- [Text for analysis]
According to Jina (1994), there are three important resources which attract the tourists in the destination country. The resources are as follows:
1. Resources of hydrosphere
2. Resources of lithosphere
3. Resources of anthrop sphere
1. Resources of hydrosphere:
It constitutes all those attractions which are related to water or different forms of water such as snow and ice, minerals or thermal water. Apart from this, it also includes lakes, rivers, and those sites which are connected with water or its surrounding flora and fauna. Today resources of hydrosphere are considerably affected by tourism.
2. Resources of lithosphere:
It constitutes those attractions which are found on surface, whether they are prominently visible valleys, mountains, rivers etc. or leas visible dark covers, picturesque gorges etc.
3. Resources of anthrop sphere:
It represents present and past civilization. Under the past civilization, it may constitute monuments, ruins etc. They may speak of people and their activities such as folklore, handicrafts, festivals, customs, music etc. In case of modern activity these may represents technological innovation.
Gilbert (1990) provides a classification of the main types of activities which the tourist may demand of a destination area which is given below communing with nature demand for open areas, party, commons, ramblings walking etc:
Attractions: visiting zoos, safari parks, wax work, theme parks etc.
Heritage: visiting castles stately homes, museums, ancient monuments, religious sites, galleries and battlefields.

Records taken from a dataset
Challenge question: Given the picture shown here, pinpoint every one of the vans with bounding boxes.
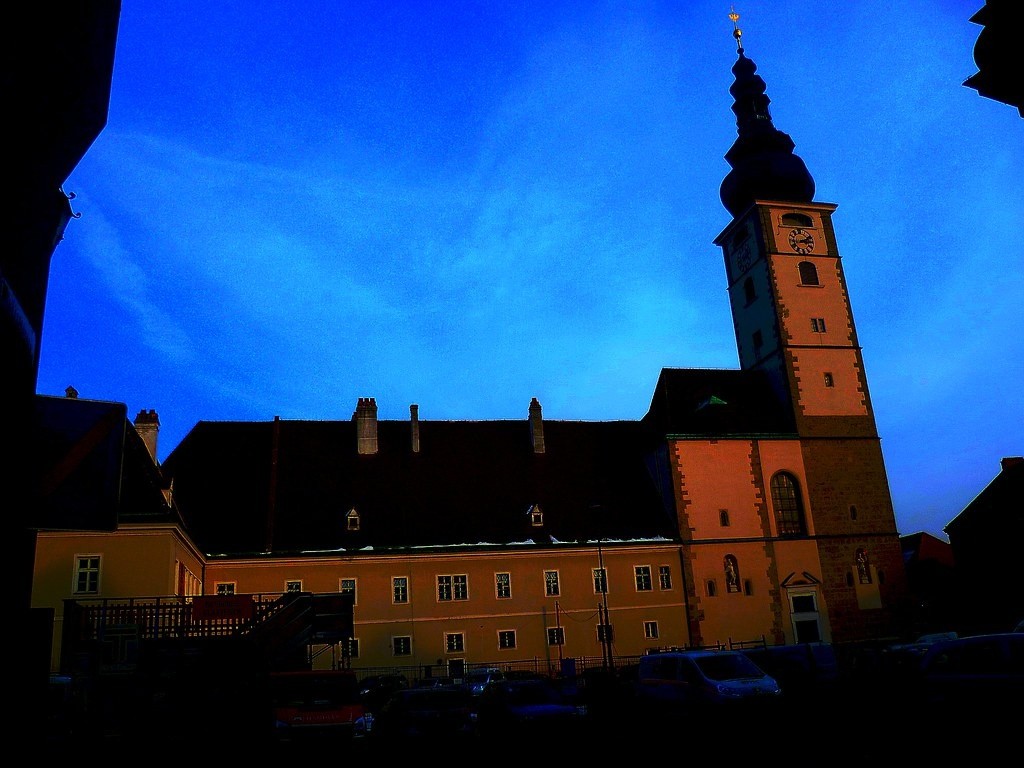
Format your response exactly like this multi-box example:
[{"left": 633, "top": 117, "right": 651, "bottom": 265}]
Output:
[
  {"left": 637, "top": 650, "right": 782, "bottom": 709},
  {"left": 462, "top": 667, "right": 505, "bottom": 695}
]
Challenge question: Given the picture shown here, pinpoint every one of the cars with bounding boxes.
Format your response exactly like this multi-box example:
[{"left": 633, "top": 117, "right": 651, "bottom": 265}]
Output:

* * *

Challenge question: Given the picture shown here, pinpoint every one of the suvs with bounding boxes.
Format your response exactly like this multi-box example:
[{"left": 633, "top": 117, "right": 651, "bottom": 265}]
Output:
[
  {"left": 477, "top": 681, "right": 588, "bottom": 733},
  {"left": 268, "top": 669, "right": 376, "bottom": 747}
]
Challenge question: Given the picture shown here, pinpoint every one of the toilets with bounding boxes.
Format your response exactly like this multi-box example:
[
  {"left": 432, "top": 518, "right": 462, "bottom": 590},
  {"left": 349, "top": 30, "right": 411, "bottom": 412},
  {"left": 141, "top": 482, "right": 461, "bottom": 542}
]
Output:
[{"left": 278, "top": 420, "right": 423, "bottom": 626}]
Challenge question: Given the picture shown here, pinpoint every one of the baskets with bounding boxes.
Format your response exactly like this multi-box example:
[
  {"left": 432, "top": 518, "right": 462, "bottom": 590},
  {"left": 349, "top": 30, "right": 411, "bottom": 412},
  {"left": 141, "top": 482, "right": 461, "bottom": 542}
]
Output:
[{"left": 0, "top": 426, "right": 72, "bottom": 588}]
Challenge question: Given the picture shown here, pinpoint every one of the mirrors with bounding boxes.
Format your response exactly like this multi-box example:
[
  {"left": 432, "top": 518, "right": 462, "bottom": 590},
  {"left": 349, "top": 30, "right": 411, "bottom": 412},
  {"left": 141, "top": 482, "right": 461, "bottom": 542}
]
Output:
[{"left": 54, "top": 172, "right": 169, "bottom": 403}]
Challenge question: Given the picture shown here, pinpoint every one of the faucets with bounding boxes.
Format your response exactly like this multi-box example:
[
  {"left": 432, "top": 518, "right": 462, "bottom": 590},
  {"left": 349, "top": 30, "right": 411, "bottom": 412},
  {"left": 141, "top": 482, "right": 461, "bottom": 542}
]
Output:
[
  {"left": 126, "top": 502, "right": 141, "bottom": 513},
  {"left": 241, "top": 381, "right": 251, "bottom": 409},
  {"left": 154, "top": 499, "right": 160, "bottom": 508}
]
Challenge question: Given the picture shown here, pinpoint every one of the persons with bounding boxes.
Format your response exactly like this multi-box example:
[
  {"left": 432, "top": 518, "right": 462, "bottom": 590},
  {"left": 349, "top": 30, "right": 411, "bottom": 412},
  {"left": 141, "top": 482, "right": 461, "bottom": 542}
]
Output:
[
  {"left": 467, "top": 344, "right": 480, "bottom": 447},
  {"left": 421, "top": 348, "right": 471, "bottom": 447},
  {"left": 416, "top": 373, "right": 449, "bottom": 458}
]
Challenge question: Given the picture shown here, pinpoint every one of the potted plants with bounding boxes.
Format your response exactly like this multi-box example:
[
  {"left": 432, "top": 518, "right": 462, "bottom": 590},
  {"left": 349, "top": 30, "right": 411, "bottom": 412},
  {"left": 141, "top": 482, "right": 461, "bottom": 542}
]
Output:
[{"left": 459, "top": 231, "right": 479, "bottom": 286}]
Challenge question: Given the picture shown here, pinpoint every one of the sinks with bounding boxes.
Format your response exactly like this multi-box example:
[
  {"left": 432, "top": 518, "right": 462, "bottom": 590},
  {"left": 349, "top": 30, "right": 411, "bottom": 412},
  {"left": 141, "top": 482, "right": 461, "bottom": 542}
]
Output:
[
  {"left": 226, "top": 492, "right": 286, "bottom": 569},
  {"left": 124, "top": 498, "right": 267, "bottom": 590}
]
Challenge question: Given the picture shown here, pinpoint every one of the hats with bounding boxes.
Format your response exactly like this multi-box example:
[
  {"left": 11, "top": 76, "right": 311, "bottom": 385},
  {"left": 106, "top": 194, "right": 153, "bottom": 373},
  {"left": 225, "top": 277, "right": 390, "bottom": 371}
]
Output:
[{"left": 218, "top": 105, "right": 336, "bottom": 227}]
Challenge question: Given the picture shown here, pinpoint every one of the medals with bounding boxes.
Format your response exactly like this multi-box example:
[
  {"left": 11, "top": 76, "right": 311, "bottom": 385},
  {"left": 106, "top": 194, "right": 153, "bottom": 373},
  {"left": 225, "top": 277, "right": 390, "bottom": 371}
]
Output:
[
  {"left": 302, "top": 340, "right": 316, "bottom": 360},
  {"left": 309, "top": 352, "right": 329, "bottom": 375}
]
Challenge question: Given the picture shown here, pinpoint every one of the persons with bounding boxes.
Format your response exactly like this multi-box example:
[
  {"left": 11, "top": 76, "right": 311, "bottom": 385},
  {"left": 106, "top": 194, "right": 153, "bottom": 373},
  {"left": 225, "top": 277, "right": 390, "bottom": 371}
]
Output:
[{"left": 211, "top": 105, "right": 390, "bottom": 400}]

...

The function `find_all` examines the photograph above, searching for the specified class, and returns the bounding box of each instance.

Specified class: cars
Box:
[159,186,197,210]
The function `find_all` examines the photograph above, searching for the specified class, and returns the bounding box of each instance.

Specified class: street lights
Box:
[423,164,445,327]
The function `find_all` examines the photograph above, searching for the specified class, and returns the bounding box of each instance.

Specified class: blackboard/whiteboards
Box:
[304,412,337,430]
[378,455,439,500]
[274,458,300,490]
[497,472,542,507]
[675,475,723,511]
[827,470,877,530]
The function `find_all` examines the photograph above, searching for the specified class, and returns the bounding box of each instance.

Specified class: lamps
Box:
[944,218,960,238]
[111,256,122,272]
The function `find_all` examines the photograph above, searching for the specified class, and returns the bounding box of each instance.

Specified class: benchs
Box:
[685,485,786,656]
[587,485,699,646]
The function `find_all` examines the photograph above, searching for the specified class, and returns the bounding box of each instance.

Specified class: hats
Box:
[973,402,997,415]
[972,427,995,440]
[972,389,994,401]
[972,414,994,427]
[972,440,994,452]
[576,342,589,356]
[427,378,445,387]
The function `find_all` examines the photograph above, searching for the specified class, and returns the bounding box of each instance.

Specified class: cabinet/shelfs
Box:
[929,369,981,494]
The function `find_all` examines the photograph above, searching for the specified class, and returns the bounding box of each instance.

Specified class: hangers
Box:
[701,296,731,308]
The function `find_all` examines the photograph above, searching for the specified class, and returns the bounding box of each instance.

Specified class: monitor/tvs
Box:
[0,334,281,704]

- [Exercise directions]
Continue the text on tourism resources and tourist activities, starting after its last sentence.

- [Output for this task]
Sport activity: taking part in or watching various forms of indoor or outdoor sport including those of a specifically rural or urban nature. These would include ten pin bowling, fishing, sailing, golf, shooting, swimming.
Entertainments: other than sport, this would include visits to the cinema, theatre, bass, concerts, discos, restaurants etc.
Relaxation: sunbathing, resting, reading etc.
Health: taking health care treatment, saunas, massage, and therapy includes moral health such as religion and pilgrimage etc.
Shopping: browsing souvenir or antique hunting, special purchase trips for new outfits, gifts, new high cost equipment etc.
Business activities: meeting, conferences, exhibition etc.
Tourism is now one of the world’s major industries and continuous to expand. It can be viewed in terms of demands and supply – demand by the tourists and supply of the attraction, facilities and services, transportation, promotion and information. Tourism development brings benefits i.e. new business and jobs, additional income, new technologies, greater environmental and cultural awareness and protection, improved infrastructure and if carefully planned and controlled improved land use patterns.Tourism is not necessarily desirable or feasible for every place. Each community should examine whether there are potentials, tourist markets can be attracted to the community, whether it needs tourism to search economic development objectives. Tourist destination areas for tourists to stay temporarily will have features which may not be found in the generating areas. The tourist industry located in this area will comprise the accommodation retailing and service function, entertainment, recreation etc. Tourist flows are a form of spatial interaction between two areas with the destination area.